IE 11 is not supported. For an optimal experience visit our site on another browser.

‘Osama’ has lessons for the past, future

The film is vying for the best foreign-language film statuette
/ Source: Reuters

Siddiq Barmak shot his first feature film with the only 35-mm camera still in existence in Afghanistan and with a cast of refugees and street beggars.

The story, a chilling tale of the plight of women under the now ousted Taliban regime, is rooted firmly in his country’s traumatic past when women were brutally suppressed and when images, be they paintings, photos or films, were banned as part a radical experiment to fashion a pure Islamic state.

Yet for Barmak, “Osama” is also a movie about the future — a warning about extremism both to his own country and the rest of the world, and the promise of a new future for Afghan film making.

“I made ‘Osama’ to tell the world to be careful about the future,” the 41-year-old director and writer said

“I really wanted to tell this not only for our people but also throughout the world because this is not only our pain.

“It is the human story and it should be told everywhere because, in my opinion, fanaticism and extremism belong not only to one religion, one culture. You can find this fanaticism and extremism, in different forms, in every religion and every culture,” he said.

“Osama” is the first entirely Afghan film shot since the rise and fall of the Taliban. It won the Golden Globe last month for the best foreign film and the Youth Jury Prize at Cannes.

Inspired by a true story
Barmak’s “Osama” has little to do with Osama bin Laden, the fugitive al-Qaeda leader held responsible for the September 11, 2001, attacks on the United States. It has a lot to do with a 12-year-old Afghan girl who is forced to cut her hair and live as a boy to help her widowed mother and grandmother survive in a world where women could not work and could not even leave the house without a male companion.

Called Osama, the girl-boy is rounded up with other boys to join a madrassa, or religious school, where she is soon betrayed by her own physiology, put on trial and forced to marry an elderly mullah.

The film was inspired by a true story which came to Barmak in his years as an exile in Pakistan after being forced to escape Afghanistan two weeks after the Taliban took control of Kabul in 1996. They were toppled by U.S.-led forces in 2001 for harboring bin Laden’s al-Qaeda network.

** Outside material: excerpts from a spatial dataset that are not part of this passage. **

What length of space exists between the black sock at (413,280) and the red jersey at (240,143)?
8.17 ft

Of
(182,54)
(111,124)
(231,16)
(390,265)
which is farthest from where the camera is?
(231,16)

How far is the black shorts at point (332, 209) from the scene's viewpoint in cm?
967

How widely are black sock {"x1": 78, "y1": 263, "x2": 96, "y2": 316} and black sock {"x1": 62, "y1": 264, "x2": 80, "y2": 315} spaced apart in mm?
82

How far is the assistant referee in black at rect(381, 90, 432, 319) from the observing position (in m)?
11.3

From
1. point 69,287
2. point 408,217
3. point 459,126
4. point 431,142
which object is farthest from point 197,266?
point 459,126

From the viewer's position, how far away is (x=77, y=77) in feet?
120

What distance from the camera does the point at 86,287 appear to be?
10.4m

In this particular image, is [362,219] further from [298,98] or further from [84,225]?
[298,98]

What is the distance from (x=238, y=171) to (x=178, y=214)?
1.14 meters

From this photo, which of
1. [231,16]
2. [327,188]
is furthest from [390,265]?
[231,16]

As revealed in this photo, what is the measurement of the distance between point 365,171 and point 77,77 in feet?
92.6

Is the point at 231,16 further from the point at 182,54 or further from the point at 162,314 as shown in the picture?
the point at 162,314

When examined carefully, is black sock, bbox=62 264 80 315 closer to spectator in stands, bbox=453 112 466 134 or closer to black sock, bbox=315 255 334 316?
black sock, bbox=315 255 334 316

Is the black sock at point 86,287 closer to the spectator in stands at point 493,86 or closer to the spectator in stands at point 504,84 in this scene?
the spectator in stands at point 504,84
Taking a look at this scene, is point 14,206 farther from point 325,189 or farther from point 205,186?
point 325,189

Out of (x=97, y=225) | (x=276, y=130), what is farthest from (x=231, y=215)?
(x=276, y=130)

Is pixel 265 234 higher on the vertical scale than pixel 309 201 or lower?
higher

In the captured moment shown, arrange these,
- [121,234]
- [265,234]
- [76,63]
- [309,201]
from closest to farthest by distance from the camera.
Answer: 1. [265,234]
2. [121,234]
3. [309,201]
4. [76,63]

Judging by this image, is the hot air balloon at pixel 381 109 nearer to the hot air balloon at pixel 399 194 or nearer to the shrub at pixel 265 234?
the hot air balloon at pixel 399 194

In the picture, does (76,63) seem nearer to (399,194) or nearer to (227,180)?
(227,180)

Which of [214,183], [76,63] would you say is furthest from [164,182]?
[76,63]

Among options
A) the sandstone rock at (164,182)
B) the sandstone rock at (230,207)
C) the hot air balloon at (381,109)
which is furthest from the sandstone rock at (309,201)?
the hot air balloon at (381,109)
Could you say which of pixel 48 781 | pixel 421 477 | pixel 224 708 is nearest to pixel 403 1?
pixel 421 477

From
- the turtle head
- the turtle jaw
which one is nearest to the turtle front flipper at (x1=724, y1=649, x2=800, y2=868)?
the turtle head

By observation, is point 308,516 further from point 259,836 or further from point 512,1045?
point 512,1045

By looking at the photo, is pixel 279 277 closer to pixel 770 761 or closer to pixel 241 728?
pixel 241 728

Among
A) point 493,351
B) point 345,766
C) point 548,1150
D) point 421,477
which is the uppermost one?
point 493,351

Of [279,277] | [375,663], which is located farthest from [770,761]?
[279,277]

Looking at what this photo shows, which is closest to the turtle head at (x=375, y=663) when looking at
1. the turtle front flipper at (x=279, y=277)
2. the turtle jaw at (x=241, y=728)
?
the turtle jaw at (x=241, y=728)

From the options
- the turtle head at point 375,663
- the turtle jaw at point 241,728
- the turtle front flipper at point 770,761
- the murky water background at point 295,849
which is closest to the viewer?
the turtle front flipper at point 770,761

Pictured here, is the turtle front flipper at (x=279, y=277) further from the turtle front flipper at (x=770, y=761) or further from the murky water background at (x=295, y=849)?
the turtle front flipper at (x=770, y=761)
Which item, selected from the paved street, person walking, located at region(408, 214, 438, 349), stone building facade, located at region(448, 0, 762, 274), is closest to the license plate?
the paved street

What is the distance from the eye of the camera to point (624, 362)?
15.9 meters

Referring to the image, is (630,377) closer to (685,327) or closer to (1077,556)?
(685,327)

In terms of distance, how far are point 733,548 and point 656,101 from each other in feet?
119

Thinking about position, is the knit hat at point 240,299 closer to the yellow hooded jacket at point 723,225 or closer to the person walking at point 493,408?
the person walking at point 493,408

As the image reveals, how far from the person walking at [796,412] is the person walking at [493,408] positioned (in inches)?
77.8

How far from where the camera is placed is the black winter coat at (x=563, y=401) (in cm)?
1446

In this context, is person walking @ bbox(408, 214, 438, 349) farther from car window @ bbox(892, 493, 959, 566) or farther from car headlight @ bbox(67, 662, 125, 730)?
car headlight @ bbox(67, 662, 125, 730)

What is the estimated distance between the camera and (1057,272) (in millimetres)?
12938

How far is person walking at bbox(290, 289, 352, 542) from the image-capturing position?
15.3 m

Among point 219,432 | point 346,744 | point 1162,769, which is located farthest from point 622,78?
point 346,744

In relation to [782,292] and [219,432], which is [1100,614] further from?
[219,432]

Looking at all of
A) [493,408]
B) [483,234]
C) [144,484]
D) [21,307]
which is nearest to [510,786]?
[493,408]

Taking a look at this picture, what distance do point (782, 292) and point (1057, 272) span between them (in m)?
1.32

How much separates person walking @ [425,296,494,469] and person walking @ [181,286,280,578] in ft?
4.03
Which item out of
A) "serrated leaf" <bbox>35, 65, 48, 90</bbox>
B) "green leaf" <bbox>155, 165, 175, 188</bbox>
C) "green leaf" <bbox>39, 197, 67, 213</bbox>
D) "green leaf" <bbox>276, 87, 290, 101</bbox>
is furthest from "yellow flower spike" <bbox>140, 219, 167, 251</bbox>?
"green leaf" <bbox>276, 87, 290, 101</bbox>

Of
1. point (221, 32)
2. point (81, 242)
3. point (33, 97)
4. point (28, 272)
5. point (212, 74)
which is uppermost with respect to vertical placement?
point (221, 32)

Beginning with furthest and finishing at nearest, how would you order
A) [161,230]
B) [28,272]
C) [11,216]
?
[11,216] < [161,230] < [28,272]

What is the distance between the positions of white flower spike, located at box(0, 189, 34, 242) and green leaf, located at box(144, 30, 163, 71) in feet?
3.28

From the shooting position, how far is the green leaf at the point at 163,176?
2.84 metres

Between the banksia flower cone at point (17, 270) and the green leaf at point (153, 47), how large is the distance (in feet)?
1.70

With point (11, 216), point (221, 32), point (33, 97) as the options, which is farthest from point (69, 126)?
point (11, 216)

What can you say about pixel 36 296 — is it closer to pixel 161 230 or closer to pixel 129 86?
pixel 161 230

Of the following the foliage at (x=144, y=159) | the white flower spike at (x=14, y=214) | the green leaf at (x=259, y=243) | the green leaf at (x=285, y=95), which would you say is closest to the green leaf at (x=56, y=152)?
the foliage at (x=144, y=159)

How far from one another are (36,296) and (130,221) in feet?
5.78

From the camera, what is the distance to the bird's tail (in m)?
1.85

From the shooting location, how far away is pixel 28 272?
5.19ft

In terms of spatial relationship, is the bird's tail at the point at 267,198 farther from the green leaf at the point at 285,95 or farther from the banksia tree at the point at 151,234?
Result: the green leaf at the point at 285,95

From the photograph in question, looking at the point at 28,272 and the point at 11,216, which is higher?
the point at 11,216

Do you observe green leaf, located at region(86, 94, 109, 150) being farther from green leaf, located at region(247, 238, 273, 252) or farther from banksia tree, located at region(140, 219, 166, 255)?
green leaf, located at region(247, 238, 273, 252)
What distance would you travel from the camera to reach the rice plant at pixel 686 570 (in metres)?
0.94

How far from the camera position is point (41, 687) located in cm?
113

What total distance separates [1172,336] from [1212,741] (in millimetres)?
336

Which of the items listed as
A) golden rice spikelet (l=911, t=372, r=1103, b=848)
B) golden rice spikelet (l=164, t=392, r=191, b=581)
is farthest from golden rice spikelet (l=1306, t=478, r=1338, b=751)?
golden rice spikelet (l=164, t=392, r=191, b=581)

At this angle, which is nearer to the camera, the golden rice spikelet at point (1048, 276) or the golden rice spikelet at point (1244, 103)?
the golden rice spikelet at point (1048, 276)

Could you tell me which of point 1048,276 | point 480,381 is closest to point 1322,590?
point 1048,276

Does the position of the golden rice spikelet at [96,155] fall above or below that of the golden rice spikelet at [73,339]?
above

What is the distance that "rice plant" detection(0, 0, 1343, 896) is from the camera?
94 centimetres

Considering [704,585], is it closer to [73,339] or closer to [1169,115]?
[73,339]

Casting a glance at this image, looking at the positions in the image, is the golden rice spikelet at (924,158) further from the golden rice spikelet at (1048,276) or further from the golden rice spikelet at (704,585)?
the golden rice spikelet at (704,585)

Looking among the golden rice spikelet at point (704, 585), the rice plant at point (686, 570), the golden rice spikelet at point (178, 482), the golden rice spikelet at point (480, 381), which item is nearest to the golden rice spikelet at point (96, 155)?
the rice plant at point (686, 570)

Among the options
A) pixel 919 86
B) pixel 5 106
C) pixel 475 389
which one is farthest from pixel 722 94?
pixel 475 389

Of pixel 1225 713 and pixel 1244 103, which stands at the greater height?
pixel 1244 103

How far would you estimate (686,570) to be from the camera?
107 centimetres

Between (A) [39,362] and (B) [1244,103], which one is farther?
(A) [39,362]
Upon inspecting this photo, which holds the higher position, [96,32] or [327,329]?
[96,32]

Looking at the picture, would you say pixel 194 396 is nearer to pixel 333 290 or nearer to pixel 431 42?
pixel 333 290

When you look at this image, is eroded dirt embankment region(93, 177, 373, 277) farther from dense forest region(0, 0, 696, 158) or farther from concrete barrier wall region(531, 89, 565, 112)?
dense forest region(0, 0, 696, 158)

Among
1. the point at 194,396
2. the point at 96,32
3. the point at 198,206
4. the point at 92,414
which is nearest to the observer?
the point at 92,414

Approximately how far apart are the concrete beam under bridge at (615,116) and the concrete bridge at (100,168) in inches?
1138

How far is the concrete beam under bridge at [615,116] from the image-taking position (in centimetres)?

As head of the Afghan Film Organization before the rise of the Taliban, Barmak was one of Afghanistan’s foremost film makers in a country that has produced fewer than 40 short or feature length films over the last 100 years. All of his own short films and documentaries were destroyed by the Taliban.

Yet making “Osama” proved more difficult than merely finding — and repairing — the only suitable 35-mm camera in Afghanistan and raising finance, both with help from Iran.

Barmak scoured schools, refugee camps and orphanages in the summer of 2002 both for his protagonists and for dozens of extras, most of them women. The girl who plays Osama, Marina Golbahari, was found begging on a Kabul street.

“After so many years of Taliban rule and also war, the mentality of these women was damaged. And when you talk about film, they think you are talking about Indian film with dance, song, romance and action.

“It took a long time to explain that I wanted to make a different film about their problems, their own personal stories and their pain. After many battles I succeeded in getting some people to play the parts. A lot of women are very poor and they came because of the pay. Also they got a good dinner and lunch,” Barmak said.

Optimism for the futureThe first public screening in Afghanistan, where a handful of cinemas still survive, was held in August. “The people loved this film. A lot of people told me they are feeling their own pain more after seeing ‘Osama’,” he said.

Barmak said women’s lives have improved dramatically since the fall of the Taliban harboring, at least in cities where women now go to school, have their own political organizations and their own press and radio stations.

But many rural women are still unable to read or write and lack health facilities, jobs and the means to feed their children.

As head of the Afghan Film Organization before the rise of the Taliban, Barmak was one of Afghanistan’s foremost film makers in a country that has produced fewer than 40 short or feature length films over the last 100 years. All of his own short films and documentaries were destroyed by the Taliban.

“It was like a blast. I didn’t know what to say on my way to the stage. But then I thought this is not only for me but for my people, for my country and for our future cinema.

“I was so happy for that. It is another opportunity for Afghan cinema. It means more film making, more optimism,” he said.